Data summarized from six publications of varicella outbreaks reported in the literature indicate that cases occurred among vaccinated children in every instance and that between 70 and 100% of those cases were modified (mild with few, often nonvesicular, lesions, typically without fever) (Fig. (Fig.1).1). All of the studies described varicella outbreaks among highly vaccinated populations of children in the United States: four occurred in a day care setting (15, 42, 43, 63), and two occurred in elementary schools (84, 103). In all instances, breakthrough disease occurred in vaccine recipients; however, in all instances, these breakthrough infections were characteristically milder, typically with fewer than 50 lesions. In addition, attack rates were substantially higher among unvaccinated children, with the exception of a day care outbreak described by Galil et al. (43), in which attack rates were only slightly higher among unvaccinated children.

FIG. 1.
Summary profile of day care and secondary school varicella outbreaks reported in the literature. Column 1, Izurieta et al. (63) (day care); column 2, Galil et al. (42) (day care); column 3, Buchholz et al. (16) (day care); column 4, Galil et al. (43) ...
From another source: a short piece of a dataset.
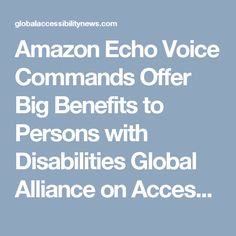 Amazon Echo Voice Commands Offer Big Benefits to Persons with Disabilities Global Alliance on Accessible Technologies and Environments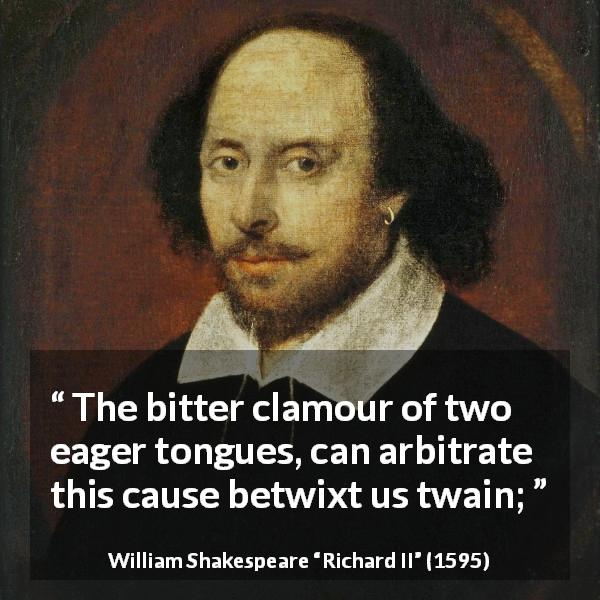 "William Shakespeare about dispute (""Richard II"", 1595) - The bitter clamour of two eager tongues, can arbitrate this cause betwixt us twain;"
Prelicensure vaccine efficacy in healthy children in the United States, using vaccine preparations with variable potency, ranged from 92 to 100% (70). When the vaccine efficacy of one dose was compared that of two doses, and when children aged 1 to 12 years were monitored for 10 years, vaccine efficacy for one dose ranged from 90.2% to 94.4%. The efficacy for those who received two doses administered 3 months later ranged from 96.4% to 98.3% (69). Vaccine effectiveness against clinical varicella in postlicensure studies, mostly outbreak investigations, ranged from 44% to 100% (16, 18, 21, 29, 35, 42, 43, 56, 63, 73, 84, 89, 103, 124, 137, 139, 140); only one study assessed protection against laboratory-confirmed varicella (138, 139). Only two studies reported an effectiveness of less than 70%, 44% in a child care outbreak (43) and 56% in an elementary school outbreak (73).

Three studies designed to measure vaccine effectiveness reported ≥79% protection against any disease and ≥97% protection against severe disease. A cohort study of children attending day care centers reported vaccine effectivenesses of 83% (95% CI, 69% to 91%) against any disease and 100% against moderate to severe varicella (29). A case-control study in Connecticut showed vaccine effectivenesses of 85% (95% CI, 78% to 90%) against any laboratory-confirmed (PCR) varicella and 97% against moderately severe laboratory-confirmed varicella (95% CI, 93% to 99%) (140). Vaccine effectiveness dropped from 97% in year 1 to 85% in year 2 and remained at that level, at least during the 8-year period of follow-up (139). Finally, a household study for vaccinated and unvaccinated contacts aged 1 to 14 years exposed to unvaccinated primary household cases reported an effectiveness of 79% (95% CI, 70% to 85%) against any disease and an effectiveness of 100% against severe disease (124).

While the results from outbreak investigations supported high levels of protection from moderate to severe varicella, the observations also indicated that substantial residual susceptibility to infection remained for children receiving a single dose of vaccine. These observations were an important factor in the decision to move to a 2-dose schedule for varicella vaccination of children in the United States (88).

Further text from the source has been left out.